Aviso: se me viene acentuando una intolerancia marcada a las afirmaciones ligeras, a los razonamientos simplistas, a las lecturas sesgadas, a la fenomenología doméstica venida a interpretación aguda de la actualidad.
Alteraciones súbitas del flujo sanguíneo, malestar en el centro del estómago, irreflenable elevación del tono de voz e intensos apretones de ambos maxilares entre sí se me vienen manifestando reiteradamente ante comentarios afirmativos cargados de conciente desconsideración por los matices, ante justificaciones miserabilistas que intentan comprender y defender actos ajenos y sobre todo propios de naturaleza bochornosa, decadente o pusilánime.

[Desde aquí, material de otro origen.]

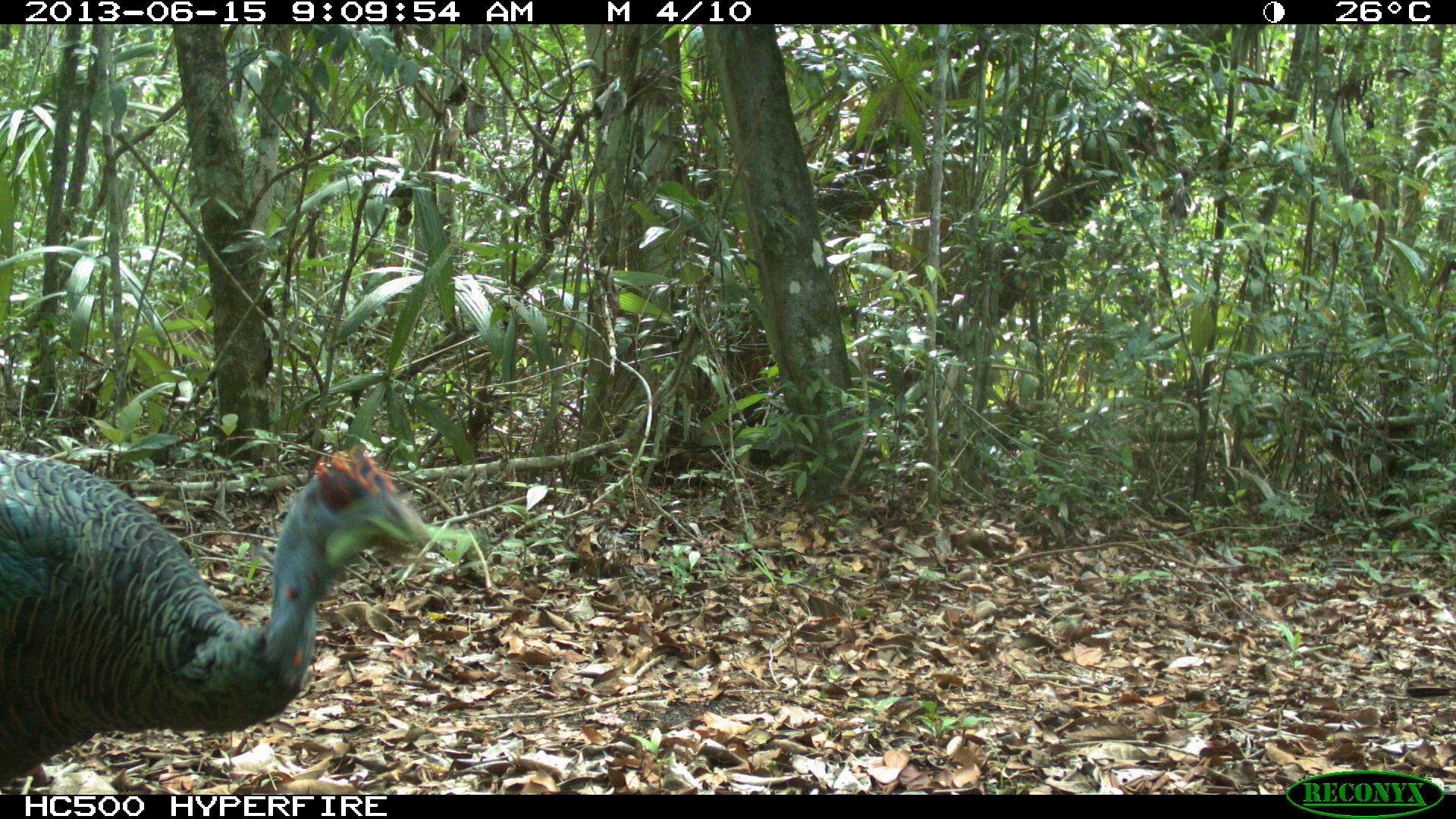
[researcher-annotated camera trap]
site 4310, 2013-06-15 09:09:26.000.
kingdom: Animalia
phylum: Chordata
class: Aves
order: Galliformes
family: Phasianidae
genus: Meleagris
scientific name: Meleagris ocellata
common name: ocellated turkey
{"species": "Meleagris ocellata (ocellated turkey)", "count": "1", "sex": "male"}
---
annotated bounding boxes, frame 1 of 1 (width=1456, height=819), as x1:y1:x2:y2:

Síntomas similares me vienen ante gestos despreocupados, menosprecios varios, glorificaciones de lo abominable, ventajeos subrepticios y desleales, intrigas mendaces, victimizaciones chantajistas, autoadulaciones patéticas, pérdida irrefrenable de la estética y el respeto. Y qué decir cuando me enfrento con el cinismo patoteril de cualquier pelagatos con designación oficial, o con la avaricia ramplona de cualquiera con dos mangosa su alcance, o con el "poronga" de piel teñida a 220 y, ahí no se que me pone peor, su círculo de soba medias ataviados con combinaciones imposibles.
Tengo que dar cuenta rápidamente de estos síntomas, algo me pasa, estas dolencias tarde o temprano terminarán alejándome del mundo o éste me excluirá a algún rincón inhóspito.